DOCUMENT EXTRACT:
The mystery surrounding a “lost” painting created by Sir Alfred Munnings has been solved.
Munnings was just finding fame as a portraitist and painter of British rural life when the First World War broke out in 1914. Blind in his right eye, he was denied a role in the Army on medical grounds. However, in 1918, he seized the opportunity to go to France as an official war artist working for the Canadian War Memorials Fund.
Munnings provided an insight into the men of the Canadian Cavalry Brigade and the Canadian Forestry Corps. In early 1918, he was embedded with the Canadian Expeditionary Force, an army composed largely of citizen soldiers fighting on the Western Front. Munnings spent two months with the Canadian Cavalry Brigade, commanded by maverick MP, JEB ‘Galloper Jack’ Seely, until the German offensive began in March 1918.
Nearly a century later in the fall of 2018, the National Army Museum in London recreated the 1919 Royal Academy exhibition, which featured 44 of Munnings’ paintings, but one of the 44 paintings is missing and is represented on the wall of the museum with an empty frame.
News of the “lost” painting hit social media and went viral in the art world. The painting was found in the collection of the Winnipeg Art Gallery in Winnipeg, Man. Apparently, Brigadier General Paterson was from Winnipeg and, presumably, took the painting home with him.
The oil-on-canvas painting is simply entitled Peggy, 1918, and measures 51 cm by 61 cm. The Winnipeg Art Gallery website lists it as being a gift from Mrs. R.H. Tarr and Mr. John D. Paterson. The London exhibition includes paintings on loan from the Canadian War Museum, as well as selected works from the National Army Museum’s own collection. The London, England exhibition runs until March 3, 2019.

GIVEN ENTRIES:

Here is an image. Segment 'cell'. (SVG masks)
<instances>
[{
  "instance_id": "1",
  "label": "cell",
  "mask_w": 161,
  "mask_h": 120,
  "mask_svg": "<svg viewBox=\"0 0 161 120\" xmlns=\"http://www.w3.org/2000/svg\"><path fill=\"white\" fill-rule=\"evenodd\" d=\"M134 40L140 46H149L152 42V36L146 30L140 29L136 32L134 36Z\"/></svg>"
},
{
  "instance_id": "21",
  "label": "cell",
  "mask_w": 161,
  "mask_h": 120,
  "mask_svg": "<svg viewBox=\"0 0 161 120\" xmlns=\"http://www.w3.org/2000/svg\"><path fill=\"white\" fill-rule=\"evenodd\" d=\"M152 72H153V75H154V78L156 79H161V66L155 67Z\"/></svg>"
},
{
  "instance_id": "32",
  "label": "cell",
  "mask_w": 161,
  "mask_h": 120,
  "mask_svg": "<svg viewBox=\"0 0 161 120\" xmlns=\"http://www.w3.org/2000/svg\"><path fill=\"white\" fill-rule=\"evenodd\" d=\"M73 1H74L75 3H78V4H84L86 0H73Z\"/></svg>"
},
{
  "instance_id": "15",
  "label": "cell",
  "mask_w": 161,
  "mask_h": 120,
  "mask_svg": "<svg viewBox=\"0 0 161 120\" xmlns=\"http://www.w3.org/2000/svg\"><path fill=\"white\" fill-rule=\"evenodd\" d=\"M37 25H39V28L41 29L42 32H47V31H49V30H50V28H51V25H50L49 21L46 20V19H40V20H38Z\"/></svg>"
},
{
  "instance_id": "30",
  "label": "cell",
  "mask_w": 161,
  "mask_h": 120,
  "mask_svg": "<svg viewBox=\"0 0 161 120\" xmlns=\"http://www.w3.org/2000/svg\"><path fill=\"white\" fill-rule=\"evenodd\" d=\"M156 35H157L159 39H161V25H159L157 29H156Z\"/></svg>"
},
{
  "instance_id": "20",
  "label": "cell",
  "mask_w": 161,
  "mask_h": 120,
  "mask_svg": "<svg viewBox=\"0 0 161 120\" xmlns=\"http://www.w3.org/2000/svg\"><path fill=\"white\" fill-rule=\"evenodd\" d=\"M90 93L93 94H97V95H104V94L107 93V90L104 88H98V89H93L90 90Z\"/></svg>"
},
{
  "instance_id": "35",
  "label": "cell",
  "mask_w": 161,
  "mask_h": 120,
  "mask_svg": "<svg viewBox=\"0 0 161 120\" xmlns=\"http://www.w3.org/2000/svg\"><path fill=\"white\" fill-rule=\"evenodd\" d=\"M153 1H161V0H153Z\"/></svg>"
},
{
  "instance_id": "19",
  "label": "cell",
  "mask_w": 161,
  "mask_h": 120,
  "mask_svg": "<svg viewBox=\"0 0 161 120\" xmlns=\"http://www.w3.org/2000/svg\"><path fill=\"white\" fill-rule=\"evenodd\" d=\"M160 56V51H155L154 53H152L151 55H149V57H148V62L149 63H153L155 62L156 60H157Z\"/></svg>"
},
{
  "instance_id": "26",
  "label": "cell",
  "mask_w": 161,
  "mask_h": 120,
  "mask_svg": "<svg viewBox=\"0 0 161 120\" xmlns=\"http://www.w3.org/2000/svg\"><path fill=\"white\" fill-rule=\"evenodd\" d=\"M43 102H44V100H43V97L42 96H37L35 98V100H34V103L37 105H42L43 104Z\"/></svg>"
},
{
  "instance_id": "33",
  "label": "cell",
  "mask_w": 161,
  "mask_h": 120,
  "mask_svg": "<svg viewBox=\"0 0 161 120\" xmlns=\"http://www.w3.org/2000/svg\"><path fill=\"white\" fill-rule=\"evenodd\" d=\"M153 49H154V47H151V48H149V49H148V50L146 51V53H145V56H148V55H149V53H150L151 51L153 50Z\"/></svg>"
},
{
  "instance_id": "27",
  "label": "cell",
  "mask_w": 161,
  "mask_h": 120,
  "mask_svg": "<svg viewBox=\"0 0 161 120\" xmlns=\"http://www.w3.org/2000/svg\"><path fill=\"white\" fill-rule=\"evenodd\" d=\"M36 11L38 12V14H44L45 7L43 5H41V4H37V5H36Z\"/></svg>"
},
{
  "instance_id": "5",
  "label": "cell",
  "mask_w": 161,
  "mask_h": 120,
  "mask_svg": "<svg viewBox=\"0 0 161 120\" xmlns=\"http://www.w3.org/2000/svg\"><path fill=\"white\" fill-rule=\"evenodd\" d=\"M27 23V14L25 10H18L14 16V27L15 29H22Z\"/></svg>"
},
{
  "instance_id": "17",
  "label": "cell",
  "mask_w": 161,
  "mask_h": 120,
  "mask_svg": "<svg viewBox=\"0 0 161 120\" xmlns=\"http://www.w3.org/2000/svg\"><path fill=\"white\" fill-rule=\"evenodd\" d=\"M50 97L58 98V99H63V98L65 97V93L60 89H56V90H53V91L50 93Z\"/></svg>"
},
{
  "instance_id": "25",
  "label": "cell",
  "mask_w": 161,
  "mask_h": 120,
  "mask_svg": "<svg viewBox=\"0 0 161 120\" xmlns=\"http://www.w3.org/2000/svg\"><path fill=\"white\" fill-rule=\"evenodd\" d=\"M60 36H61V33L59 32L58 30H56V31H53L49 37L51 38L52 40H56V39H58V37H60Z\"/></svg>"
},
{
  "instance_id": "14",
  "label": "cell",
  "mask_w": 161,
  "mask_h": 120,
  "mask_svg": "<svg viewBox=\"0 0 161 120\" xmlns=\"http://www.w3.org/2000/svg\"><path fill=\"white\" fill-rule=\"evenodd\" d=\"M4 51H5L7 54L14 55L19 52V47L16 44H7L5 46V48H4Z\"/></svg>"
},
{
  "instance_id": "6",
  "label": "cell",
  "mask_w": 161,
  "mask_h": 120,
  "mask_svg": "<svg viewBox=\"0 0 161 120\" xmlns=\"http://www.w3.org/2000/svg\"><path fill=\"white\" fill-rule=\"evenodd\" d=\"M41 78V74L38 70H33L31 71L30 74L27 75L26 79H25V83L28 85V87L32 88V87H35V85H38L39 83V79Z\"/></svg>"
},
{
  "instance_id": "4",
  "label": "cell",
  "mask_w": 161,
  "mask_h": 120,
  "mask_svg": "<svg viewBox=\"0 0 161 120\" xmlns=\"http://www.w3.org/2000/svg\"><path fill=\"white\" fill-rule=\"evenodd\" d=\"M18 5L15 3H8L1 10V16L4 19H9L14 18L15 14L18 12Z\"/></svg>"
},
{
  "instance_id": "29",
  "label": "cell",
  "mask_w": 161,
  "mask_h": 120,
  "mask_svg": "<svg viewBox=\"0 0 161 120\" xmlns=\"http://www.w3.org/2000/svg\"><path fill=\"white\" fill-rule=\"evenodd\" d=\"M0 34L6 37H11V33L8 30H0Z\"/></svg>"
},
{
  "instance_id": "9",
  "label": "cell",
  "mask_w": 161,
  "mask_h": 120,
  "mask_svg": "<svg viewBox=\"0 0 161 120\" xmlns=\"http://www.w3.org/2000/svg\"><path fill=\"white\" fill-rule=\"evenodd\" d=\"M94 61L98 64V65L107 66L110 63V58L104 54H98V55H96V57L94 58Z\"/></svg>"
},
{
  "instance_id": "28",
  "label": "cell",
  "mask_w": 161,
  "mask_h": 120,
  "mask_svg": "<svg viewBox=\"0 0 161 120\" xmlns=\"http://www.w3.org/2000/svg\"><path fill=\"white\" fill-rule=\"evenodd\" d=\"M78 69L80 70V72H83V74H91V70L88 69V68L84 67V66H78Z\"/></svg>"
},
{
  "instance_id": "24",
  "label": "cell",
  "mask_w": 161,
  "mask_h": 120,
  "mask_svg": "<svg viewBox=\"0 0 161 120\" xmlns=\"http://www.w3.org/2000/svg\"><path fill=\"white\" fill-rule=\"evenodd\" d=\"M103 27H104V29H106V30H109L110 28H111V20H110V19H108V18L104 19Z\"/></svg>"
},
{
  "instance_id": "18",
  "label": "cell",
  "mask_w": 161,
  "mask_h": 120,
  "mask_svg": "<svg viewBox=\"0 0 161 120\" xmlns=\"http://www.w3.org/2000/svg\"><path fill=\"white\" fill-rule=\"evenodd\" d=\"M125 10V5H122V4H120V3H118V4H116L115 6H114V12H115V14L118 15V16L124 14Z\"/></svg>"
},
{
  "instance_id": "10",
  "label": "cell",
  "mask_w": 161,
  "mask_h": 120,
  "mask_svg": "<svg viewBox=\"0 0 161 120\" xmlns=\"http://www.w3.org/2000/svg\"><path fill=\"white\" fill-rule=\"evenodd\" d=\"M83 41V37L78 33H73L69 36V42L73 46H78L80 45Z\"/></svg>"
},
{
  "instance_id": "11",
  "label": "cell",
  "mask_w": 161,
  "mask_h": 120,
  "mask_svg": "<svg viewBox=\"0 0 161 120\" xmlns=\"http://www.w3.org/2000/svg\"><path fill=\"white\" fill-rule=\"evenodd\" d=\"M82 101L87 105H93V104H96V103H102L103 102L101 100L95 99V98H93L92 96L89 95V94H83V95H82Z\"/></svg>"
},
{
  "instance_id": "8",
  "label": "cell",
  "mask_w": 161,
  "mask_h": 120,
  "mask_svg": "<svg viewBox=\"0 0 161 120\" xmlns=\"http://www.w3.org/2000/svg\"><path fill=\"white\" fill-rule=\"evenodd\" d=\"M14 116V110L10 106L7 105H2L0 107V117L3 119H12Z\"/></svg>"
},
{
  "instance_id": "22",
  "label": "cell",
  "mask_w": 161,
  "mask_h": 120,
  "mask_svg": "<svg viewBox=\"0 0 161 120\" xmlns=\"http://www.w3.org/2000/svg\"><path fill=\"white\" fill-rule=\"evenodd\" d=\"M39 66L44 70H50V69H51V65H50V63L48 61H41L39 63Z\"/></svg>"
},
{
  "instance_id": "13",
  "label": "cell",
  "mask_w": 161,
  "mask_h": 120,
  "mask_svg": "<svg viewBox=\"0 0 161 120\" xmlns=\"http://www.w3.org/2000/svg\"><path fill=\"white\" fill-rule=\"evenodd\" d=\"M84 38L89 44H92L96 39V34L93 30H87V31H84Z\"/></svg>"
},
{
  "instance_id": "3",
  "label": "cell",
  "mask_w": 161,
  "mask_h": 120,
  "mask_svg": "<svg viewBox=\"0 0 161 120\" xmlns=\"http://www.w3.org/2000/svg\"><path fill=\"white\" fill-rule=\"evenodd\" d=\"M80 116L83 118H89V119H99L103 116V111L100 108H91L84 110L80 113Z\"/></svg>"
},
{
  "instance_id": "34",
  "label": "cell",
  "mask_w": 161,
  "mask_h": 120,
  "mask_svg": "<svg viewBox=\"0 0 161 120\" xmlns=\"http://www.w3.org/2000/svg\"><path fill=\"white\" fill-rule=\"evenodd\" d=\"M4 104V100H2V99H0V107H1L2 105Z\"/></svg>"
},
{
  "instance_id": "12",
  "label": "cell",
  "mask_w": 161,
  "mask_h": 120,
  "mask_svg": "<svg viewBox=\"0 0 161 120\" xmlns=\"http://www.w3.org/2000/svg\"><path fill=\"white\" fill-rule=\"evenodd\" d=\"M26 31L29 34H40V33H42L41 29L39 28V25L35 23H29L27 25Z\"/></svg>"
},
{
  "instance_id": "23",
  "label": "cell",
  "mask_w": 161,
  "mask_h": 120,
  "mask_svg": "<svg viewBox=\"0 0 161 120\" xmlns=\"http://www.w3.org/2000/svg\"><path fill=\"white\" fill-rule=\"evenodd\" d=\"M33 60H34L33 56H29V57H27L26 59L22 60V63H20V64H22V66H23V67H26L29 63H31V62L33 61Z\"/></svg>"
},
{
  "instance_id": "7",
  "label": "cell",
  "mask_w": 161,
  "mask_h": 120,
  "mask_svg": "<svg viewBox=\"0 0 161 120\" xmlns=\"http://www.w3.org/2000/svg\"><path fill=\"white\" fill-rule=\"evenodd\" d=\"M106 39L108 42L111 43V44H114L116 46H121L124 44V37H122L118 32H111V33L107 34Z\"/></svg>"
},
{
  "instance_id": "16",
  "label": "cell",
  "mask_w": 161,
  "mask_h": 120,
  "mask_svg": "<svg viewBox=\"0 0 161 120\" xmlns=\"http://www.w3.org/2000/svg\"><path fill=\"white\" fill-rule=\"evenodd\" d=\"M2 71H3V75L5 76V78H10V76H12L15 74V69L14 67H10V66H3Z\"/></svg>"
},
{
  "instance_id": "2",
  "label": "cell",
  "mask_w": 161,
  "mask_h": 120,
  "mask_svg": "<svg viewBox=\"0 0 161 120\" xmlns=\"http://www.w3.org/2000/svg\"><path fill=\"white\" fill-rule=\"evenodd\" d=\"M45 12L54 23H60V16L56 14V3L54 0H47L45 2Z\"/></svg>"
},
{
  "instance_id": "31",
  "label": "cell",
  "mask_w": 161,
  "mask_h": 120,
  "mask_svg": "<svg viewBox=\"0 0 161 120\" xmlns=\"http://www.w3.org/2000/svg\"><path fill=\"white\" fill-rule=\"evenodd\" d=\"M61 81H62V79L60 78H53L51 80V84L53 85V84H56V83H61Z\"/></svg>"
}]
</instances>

CHECK YOUR UNDERSTANDING:
[1] From the article on the lost Munnings painting, reproduce the passage from "Munnings provided an" up to and including "in March 1918.".
[2] According to the article on the lost Munnings painting, who commanded the Canadian Cavalry Brigade?

SOLUTIONS TO EACH TASK:
[1]
Munnings provided an insight into the men of the Canadian Cavalry Brigade and the Canadian Forestry Corps. In early 1918, he was embedded with the Canadian Expeditionary Force, an army composed largely of citizen soldiers fighting on the Western Front. Munnings spent two months with the Canadian Cavalry Brigade, commanded by maverick MP, JEB ‘Galloper Jack’ Seely, until the German offensive began in March 1918.

[2] JEB 'Galloper Jack' Seely, a maverick MP.